Amerikan ordusu da Amerikan halkının bir parçasıdır. Bize karşı savaşan Yahudilere utanmadan yardım edenler de aynı halktır. Bize saldıran Amerikan kuvvetlerinde hem erkeklerini hem de kadınlarını istihdam edenler Amerikan halkıdır. Bu nedenle Amerikan halkı, Amerikalılar ve Yahudiler tarafından bize karşı işlenen tüm suçlardan masum olamaz.
..
Size bavullarınızı toplayıp topraklarımızdan çıkmanızı tavsiye ediyoruz. Biz sizin iyiliğinizi, hidayetinizi ve doğruluğunuzu istiyoruz, bu yüzden bizi sizi tabutlarda yük olarak geri göndermeye zorlamayın.

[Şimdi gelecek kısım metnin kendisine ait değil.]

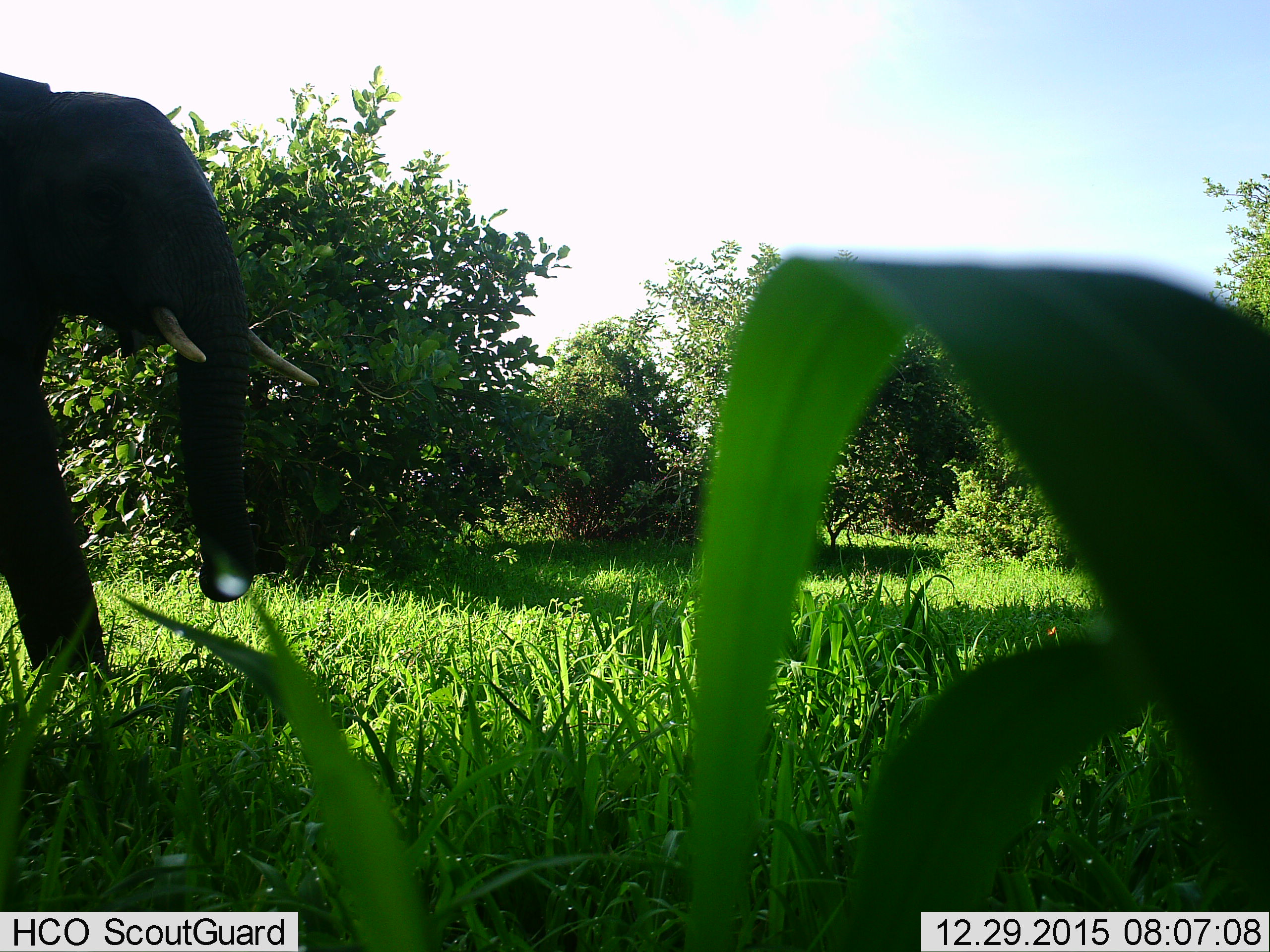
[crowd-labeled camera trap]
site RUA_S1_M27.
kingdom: Animalia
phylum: Chordata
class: Mammalia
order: Proboscidea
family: Elephantidae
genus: Loxodonta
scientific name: Loxodonta africana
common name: african bush elephant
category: elephant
Elephant (african bush elephant) (Loxodonta africana), count 1. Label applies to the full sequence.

Altıncı olarak, sizleri ülkelerimizdeki yozlaşmış liderlere verdiğiniz desteği sona erdirmeye çağırıyoruz. Politikamıza ve eğitim sistemimize müdahale etmeyin. Bizi rahat bırakın, yoksa bizi New York ve Washington’da bekleyin.
Ayrıca sizi, bizlerle hırsızlık ve işgal politikaları yerine karşılıklı çıkar ve menfaatler temelinde ilişkiler kurmaya ve Yahudileri destekleme politikanızı sürdürmemeye çağırıyoruz, çünkü bu sizin için daha büyük felaketlere yol açacaktır.”